• _Aufgaben_:
#1 Welche Sportorganisationen nennt der Text über den Sport vor Gericht beim Namen? Zähle alle auf.
#2 Prüfe anhand des Textes über den Sport vor Gericht, ob diese Aussagen stimmen. Antworte jeweils mit Ja oder Nein und zitiere die entscheidenden Worte.
(a) Der BFV betreibt selbst ein Videoportal.
(b) Das Landeskartellamt hat über die Beschwerde schon entschieden.
(c) Fabian Reinholz ist Sportrechtsexperte aus München.

═════ Vorliegender Text ═════

Wir sehen uns vor Gericht. Diesen Satz hören Sportverbände in letzter Zeit sehr oft. Das jüngste Beispiel: Verschiedene bayerische Verlage haben beim Landeskartellamt Beschwerde gegen den Bayerischen Fußballverband (BFV) eingelegt. Der BFV will Zeitungen und Onlinepublikationen darin einschränken, Videos von Amateurspielen zu veröffentlichen. Weil er selbst ein Videoportal betreibt, sprechen Kartellrechtler vom Missbrauch marktbeherrschender Stellung. Vermutlich Ende Juni wird entschieden.
Der BFV dürfte sich über ein negatives Urteil durch die Kartellbehörde nicht wundern. Damit würde er eine Niederlagenserie um ein Kapitel erweitern. Immer häufiger wird dem Sport der Prozess gemacht, immer häufiger verliert er. Der Sport darf nicht mehr machen, was er will.
Der Sport folgt eigenen Regeln, sein Markt einer eigenen Logik, daher braucht er eigene Gesetze. Die müssen aber mit anderen vereinbar sein. Sonderregeln muss er gut begründen. Die vielen Gerichtsurteile gegen den Sport aus letzter Zeit zeigen aber: Der Staat traut denjenigen, die die Regeln schaffen, also den Sportverbänden, keine guten Regeln mehr zu. Die Verbände verlieren zunehmend Autonomie und die Deutungshoheit über den Sport – ein weiteres Indiz ihrer Glaubwürdigkeitskrise.
Die Fifa musste lernen, dass in Deutschland deutsche Gesetze gelten
"Der Staat hat gemerkt, er muss dem Sport auf die Finger schauen", sagt Fabian Reinholz, Sportrechtsexperte aus Berlin. Die Liste der Skandale ist lang. Der Weltradverband UCI deckte lange den Betrüger Lance Armstrong. Der Weltfußballverband Fifa ist Synonym für Korruption und Lüge. Das reiche IOC verlangt von den Gastgeberländern der Olympischen Spiele Steuererleichterungen, also womöglich unrechtmäßige finanzielle Beihilfen. Die Öffentlichkeit ist misstrauisch geworden, auch die Richter.

═════ Gegebene Daten ═════

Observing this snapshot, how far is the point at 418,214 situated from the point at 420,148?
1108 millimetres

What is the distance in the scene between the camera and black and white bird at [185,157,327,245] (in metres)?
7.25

═════

• _Lösungen_:
#1
- Bayerischer Fußballverband (BFV)
- Weltradverband UCI
- Weltfußballverband Fifa
- IOC

#2
(a) Ja: „Weil er selbst ein Videoportal betreibt“
(b) Nein: „Vermutlich Ende Juni wird entschieden.“
(c) Nein: „Sportrechtsexperte aus Berlin“